=== Data to use ===

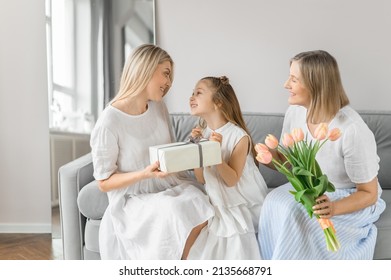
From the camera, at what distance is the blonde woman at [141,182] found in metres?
1.85

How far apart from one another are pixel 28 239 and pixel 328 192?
1485mm

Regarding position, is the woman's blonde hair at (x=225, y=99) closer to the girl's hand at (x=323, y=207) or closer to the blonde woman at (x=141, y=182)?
the blonde woman at (x=141, y=182)

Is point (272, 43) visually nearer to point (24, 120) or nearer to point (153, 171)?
point (153, 171)

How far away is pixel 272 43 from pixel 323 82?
0.51 meters

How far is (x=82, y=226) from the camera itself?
7.02ft

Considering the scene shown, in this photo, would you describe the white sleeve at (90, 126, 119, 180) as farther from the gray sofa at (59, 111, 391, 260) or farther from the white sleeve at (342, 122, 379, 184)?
the white sleeve at (342, 122, 379, 184)

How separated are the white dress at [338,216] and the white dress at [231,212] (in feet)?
0.20

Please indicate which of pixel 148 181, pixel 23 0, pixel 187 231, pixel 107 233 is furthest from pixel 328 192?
pixel 23 0

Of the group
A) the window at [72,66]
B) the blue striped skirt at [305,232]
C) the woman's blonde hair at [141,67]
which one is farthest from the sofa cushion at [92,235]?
the window at [72,66]

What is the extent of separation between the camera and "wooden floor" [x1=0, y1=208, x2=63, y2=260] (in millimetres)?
2410

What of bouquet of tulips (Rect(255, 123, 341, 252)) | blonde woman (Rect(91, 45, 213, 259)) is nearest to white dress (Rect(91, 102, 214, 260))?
blonde woman (Rect(91, 45, 213, 259))

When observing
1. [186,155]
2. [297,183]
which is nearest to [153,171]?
[186,155]

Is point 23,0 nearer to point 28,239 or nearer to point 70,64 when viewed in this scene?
point 70,64
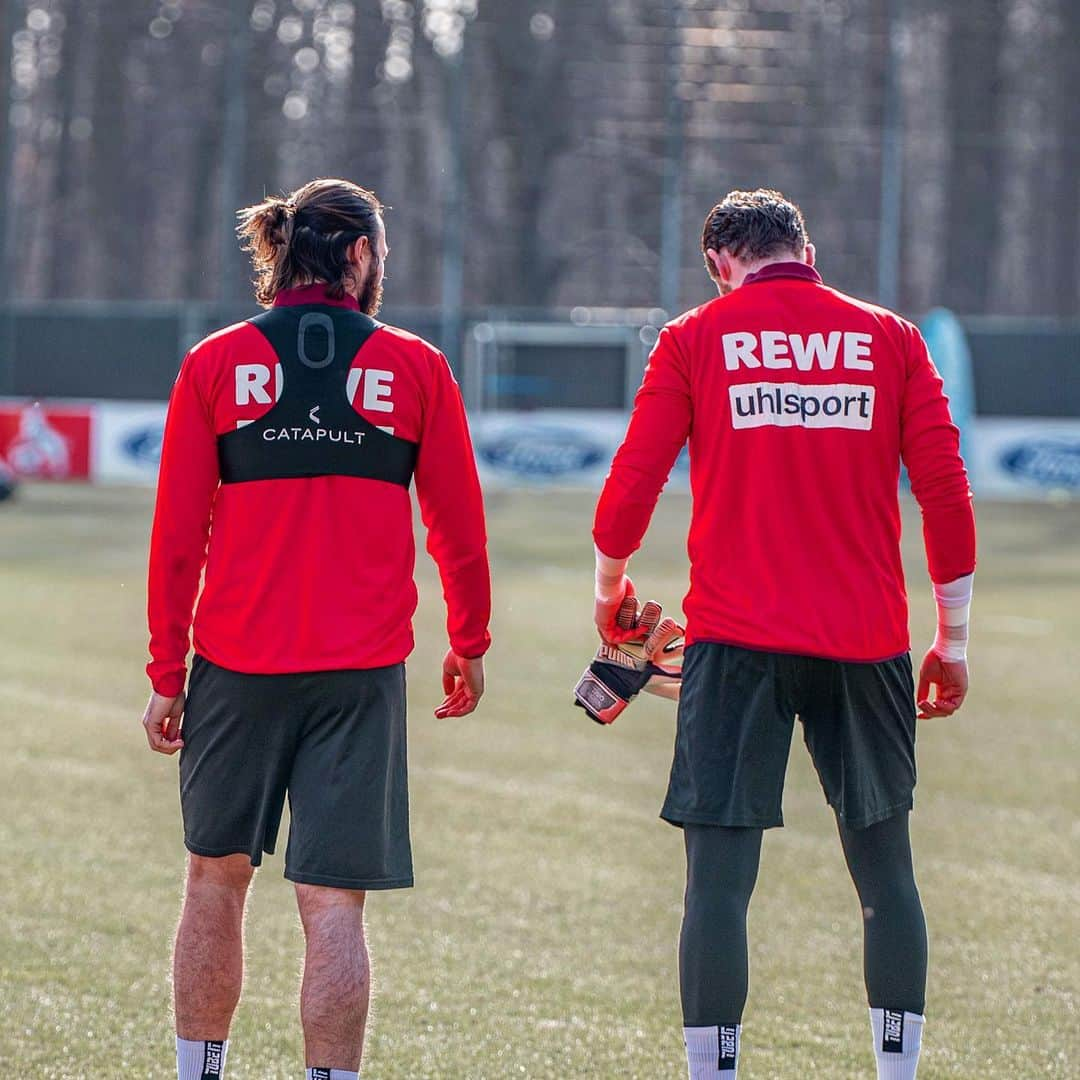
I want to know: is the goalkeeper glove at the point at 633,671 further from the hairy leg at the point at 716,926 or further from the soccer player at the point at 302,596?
the soccer player at the point at 302,596

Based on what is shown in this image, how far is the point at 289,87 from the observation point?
31.2m

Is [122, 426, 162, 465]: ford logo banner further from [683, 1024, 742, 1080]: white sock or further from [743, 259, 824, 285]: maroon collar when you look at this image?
[683, 1024, 742, 1080]: white sock

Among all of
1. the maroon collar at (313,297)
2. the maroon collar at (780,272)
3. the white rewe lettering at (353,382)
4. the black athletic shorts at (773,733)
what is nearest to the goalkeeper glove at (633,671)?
the black athletic shorts at (773,733)

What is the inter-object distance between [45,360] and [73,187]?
376cm

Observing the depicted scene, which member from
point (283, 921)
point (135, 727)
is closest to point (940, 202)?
point (135, 727)

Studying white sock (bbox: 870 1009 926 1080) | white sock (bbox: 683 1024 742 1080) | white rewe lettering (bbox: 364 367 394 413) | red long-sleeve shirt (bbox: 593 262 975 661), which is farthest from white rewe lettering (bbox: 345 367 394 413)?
white sock (bbox: 870 1009 926 1080)

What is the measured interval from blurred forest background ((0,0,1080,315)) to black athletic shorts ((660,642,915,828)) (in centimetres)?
2690

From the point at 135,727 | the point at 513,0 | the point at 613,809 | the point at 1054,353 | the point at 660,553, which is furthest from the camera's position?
the point at 513,0

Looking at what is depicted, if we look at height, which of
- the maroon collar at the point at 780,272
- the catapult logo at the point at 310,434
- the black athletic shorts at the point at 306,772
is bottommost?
the black athletic shorts at the point at 306,772

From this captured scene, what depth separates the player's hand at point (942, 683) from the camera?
12.7 feet

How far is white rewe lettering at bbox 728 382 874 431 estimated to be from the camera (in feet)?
11.9

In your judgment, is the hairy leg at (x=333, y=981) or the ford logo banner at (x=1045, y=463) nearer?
the hairy leg at (x=333, y=981)

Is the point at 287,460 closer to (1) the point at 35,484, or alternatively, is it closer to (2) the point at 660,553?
(2) the point at 660,553

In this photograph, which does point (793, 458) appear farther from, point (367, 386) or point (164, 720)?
point (164, 720)
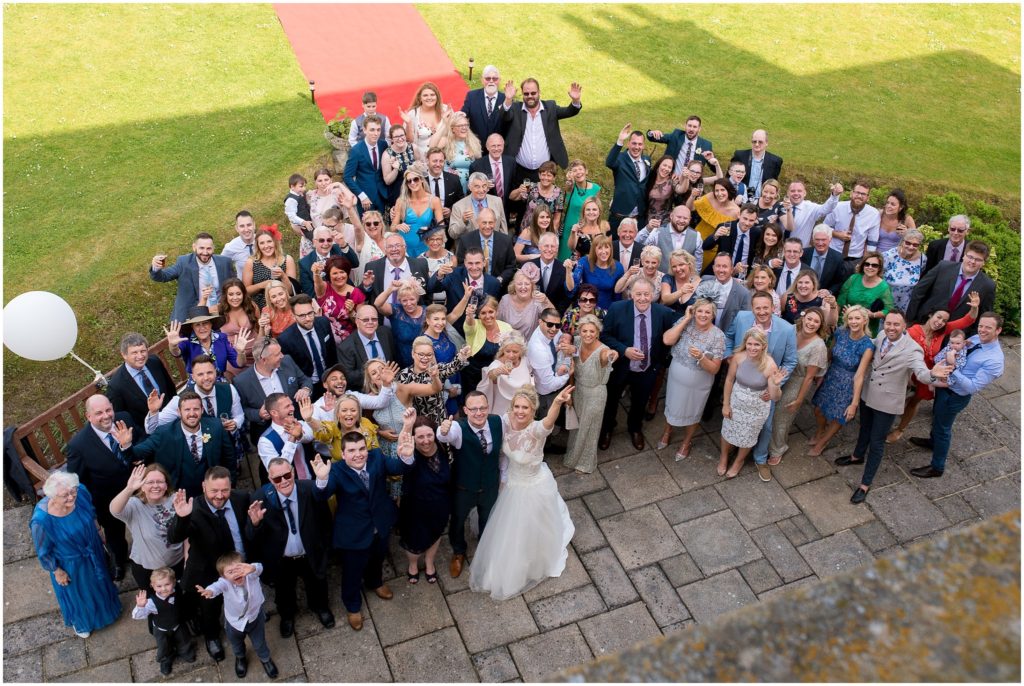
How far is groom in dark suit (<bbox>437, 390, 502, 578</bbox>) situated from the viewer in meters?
6.91

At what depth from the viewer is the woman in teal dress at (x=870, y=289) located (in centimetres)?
864

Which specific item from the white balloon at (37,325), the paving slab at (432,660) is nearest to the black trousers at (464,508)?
the paving slab at (432,660)

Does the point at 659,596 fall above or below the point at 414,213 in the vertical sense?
below

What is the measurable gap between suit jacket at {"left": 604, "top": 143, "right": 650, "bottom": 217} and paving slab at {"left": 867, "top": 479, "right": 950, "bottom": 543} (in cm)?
408

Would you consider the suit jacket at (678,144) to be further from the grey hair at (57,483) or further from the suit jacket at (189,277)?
the grey hair at (57,483)

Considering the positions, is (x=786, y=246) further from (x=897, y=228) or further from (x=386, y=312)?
(x=386, y=312)

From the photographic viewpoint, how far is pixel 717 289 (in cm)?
852

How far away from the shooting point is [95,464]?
687cm

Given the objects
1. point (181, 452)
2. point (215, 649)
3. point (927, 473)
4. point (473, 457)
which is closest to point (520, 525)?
point (473, 457)

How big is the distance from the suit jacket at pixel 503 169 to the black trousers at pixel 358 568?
4490 mm

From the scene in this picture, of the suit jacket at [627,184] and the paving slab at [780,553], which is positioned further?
the suit jacket at [627,184]

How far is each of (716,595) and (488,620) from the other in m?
1.98

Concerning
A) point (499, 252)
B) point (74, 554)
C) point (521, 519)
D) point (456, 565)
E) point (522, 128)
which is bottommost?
point (456, 565)

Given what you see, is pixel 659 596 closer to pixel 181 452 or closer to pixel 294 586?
pixel 294 586
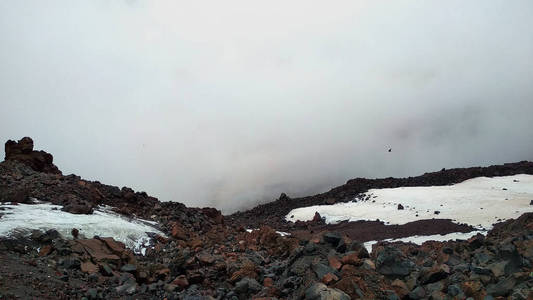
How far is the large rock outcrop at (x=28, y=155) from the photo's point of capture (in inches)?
999

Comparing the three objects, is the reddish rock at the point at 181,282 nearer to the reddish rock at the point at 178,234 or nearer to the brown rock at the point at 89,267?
the brown rock at the point at 89,267

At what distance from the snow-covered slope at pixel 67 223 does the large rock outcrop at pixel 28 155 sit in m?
10.3

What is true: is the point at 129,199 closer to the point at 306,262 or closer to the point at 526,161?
the point at 306,262

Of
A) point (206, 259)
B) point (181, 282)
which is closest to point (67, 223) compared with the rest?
point (206, 259)

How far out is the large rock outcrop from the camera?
25.4 metres

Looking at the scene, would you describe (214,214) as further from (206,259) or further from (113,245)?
(206,259)

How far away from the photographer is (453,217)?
101 feet

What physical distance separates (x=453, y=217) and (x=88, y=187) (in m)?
25.1

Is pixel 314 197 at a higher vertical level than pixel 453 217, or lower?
higher

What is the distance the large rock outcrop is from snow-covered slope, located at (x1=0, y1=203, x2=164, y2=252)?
10.3 m

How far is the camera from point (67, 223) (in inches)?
556

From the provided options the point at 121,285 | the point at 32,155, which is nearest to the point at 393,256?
the point at 121,285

===

— Goal of the exercise —
Please copy out all of the data above word for word, leaving out the pictures.

— Solution to this problem —
From the camera, at what distance is the blonde woman at [141,182] found in metres?
1.85

How far apart from one another are pixel 28 239 and pixel 328 192?
1485mm

Regarding position, is the woman's blonde hair at (x=225, y=99) closer to the girl's hand at (x=323, y=207) or closer to the blonde woman at (x=141, y=182)?
the blonde woman at (x=141, y=182)

Is point (272, 43) visually nearer to point (24, 120) or nearer to point (153, 171)?
point (153, 171)

How far away is pixel 272 43 from pixel 323 82?
0.51 meters

How far is (x=82, y=226) from the camera itself?
7.02ft

Considering the scene shown, in this photo, would you describe the white sleeve at (90, 126, 119, 180) as farther from the gray sofa at (59, 111, 391, 260) or farther from the white sleeve at (342, 122, 379, 184)?
the white sleeve at (342, 122, 379, 184)

How separated are the white dress at [338,216] and the white dress at [231,212] (in feet)?
0.20

Please indicate which of pixel 148 181, pixel 23 0, pixel 187 231, pixel 107 233 is furthest from pixel 328 192?
pixel 23 0

Of the group
A) the window at [72,66]
B) the blue striped skirt at [305,232]
C) the woman's blonde hair at [141,67]
which one is farthest from the sofa cushion at [92,235]?
the window at [72,66]

What is the extent of separation between the camera and "wooden floor" [x1=0, y1=208, x2=63, y2=260] (in millimetres)?
2410

What of bouquet of tulips (Rect(255, 123, 341, 252)) | blonde woman (Rect(91, 45, 213, 259)) is nearest to white dress (Rect(91, 102, 214, 260))?
blonde woman (Rect(91, 45, 213, 259))

When observing
1. [186,155]
2. [297,183]
which is nearest to [153,171]?
[186,155]

Is point 23,0 nearer to point 28,239 or nearer to point 70,64 when viewed in this scene?
point 70,64
I want to know: is the goalkeeper glove at the point at 633,671 further from the hairy leg at the point at 716,926 or further from the soccer player at the point at 302,596?
the soccer player at the point at 302,596

Based on what is shown in this image, how far is the point at 289,87 from the observation point?
31.2m

Is [122, 426, 162, 465]: ford logo banner further from [683, 1024, 742, 1080]: white sock or further from [743, 259, 824, 285]: maroon collar when you look at this image?
[683, 1024, 742, 1080]: white sock

Among all of
1. the maroon collar at (313,297)
2. the maroon collar at (780,272)
3. the white rewe lettering at (353,382)
4. the black athletic shorts at (773,733)
what is nearest to the goalkeeper glove at (633,671)?
the black athletic shorts at (773,733)

What is the inter-object distance between [45,360] and [73,187]?
376cm

Observing the depicted scene, which member from
point (283, 921)
point (135, 727)
is closest to point (940, 202)?
point (135, 727)

Studying white sock (bbox: 870 1009 926 1080) | white sock (bbox: 683 1024 742 1080) | white rewe lettering (bbox: 364 367 394 413) | red long-sleeve shirt (bbox: 593 262 975 661), which is farthest from white rewe lettering (bbox: 345 367 394 413)?
white sock (bbox: 870 1009 926 1080)

What is the measured interval from blurred forest background ((0,0,1080,315)) to black athletic shorts ((660,642,915,828)) (in centimetres)?
2690

From the point at 135,727 | the point at 513,0 | the point at 613,809 | the point at 1054,353 | the point at 660,553, which is furthest from the camera's position?
the point at 513,0

Looking at what is depicted, if we look at height, which of
- the maroon collar at the point at 780,272
- the catapult logo at the point at 310,434
- the black athletic shorts at the point at 306,772
is bottommost?
the black athletic shorts at the point at 306,772

From this captured scene, what depth separates the player's hand at point (942, 683) from the camera?
12.7 feet

How far is white rewe lettering at bbox 728 382 874 431 estimated to be from the camera (in feet)?
11.9

In your judgment, is the hairy leg at (x=333, y=981) or the ford logo banner at (x=1045, y=463) nearer?
the hairy leg at (x=333, y=981)

Is the point at 287,460 closer to (1) the point at 35,484, or alternatively, is it closer to (2) the point at 660,553?
(2) the point at 660,553

In this photograph, which does point (793, 458) appear farther from, point (367, 386) or point (164, 720)?
point (164, 720)
How far is groom in dark suit (<bbox>437, 390, 502, 578</bbox>) situated from the viewer in meters?
6.91

At what depth from the viewer is the woman in teal dress at (x=870, y=289) located (in centimetres)?
864

Which specific item from the white balloon at (37,325), the paving slab at (432,660) is nearest to the black trousers at (464,508)?
the paving slab at (432,660)

Does the point at 659,596 fall above or below the point at 414,213 in the vertical sense?
below

What is the measurable gap between suit jacket at {"left": 604, "top": 143, "right": 650, "bottom": 217} and paving slab at {"left": 867, "top": 479, "right": 950, "bottom": 543} (in cm)?
408

Would you consider the suit jacket at (678,144) to be further from the grey hair at (57,483) or further from the suit jacket at (189,277)?
the grey hair at (57,483)

Considering the positions, is (x=786, y=246) further from (x=897, y=228) or further from (x=386, y=312)?
(x=386, y=312)

From the photographic viewpoint, how far is pixel 717 289 (in cm)?
852

How far away from the shooting point is [95,464]?
687cm

Given the objects
1. point (181, 452)
2. point (215, 649)
3. point (927, 473)
4. point (473, 457)
which is closest to point (520, 525)?
point (473, 457)

How big is the distance from the suit jacket at pixel 503 169 to the black trousers at pixel 358 568?
4490 mm

From the scene in this picture, of the suit jacket at [627,184] and the paving slab at [780,553], which is positioned further?
the suit jacket at [627,184]

How far is each of (716,595) and (488,620) from the other in m?
1.98

Concerning
A) point (499, 252)
B) point (74, 554)
C) point (521, 519)
D) point (456, 565)
E) point (522, 128)
which is bottommost?
point (456, 565)

Given what you see, is pixel 659 596 closer to pixel 181 452 or closer to pixel 294 586?
pixel 294 586
How far is the large rock outcrop at (x=28, y=155) from the photo's point of capture (in inches)?
999

Comparing the three objects, is the reddish rock at the point at 181,282 nearer to the reddish rock at the point at 178,234 or nearer to the brown rock at the point at 89,267?
the brown rock at the point at 89,267

At what distance from the snow-covered slope at pixel 67 223 does the large rock outcrop at pixel 28 155 sit in m?
10.3

What is true: is the point at 129,199 closer to the point at 306,262 or closer to the point at 526,161?
the point at 306,262

Of
A) point (206, 259)
B) point (181, 282)
which is closest to point (67, 223) compared with the rest?
point (206, 259)

How far out is the large rock outcrop from the camera?
25.4 metres

Looking at the scene, would you describe (214,214) as further from (206,259) or further from (113,245)?
(206,259)

How far away from the photographer is (453,217)?
101 feet

What physical distance separates (x=453, y=217) and (x=88, y=187) (in m)?
25.1

Is pixel 314 197 at a higher vertical level than pixel 453 217, or lower?
higher

What is the distance the large rock outcrop is from snow-covered slope, located at (x1=0, y1=203, x2=164, y2=252)?
10.3 m

How far is the camera from point (67, 223) (in inches)?
556

From the provided options the point at 121,285 | the point at 32,155, which is nearest to the point at 393,256?
the point at 121,285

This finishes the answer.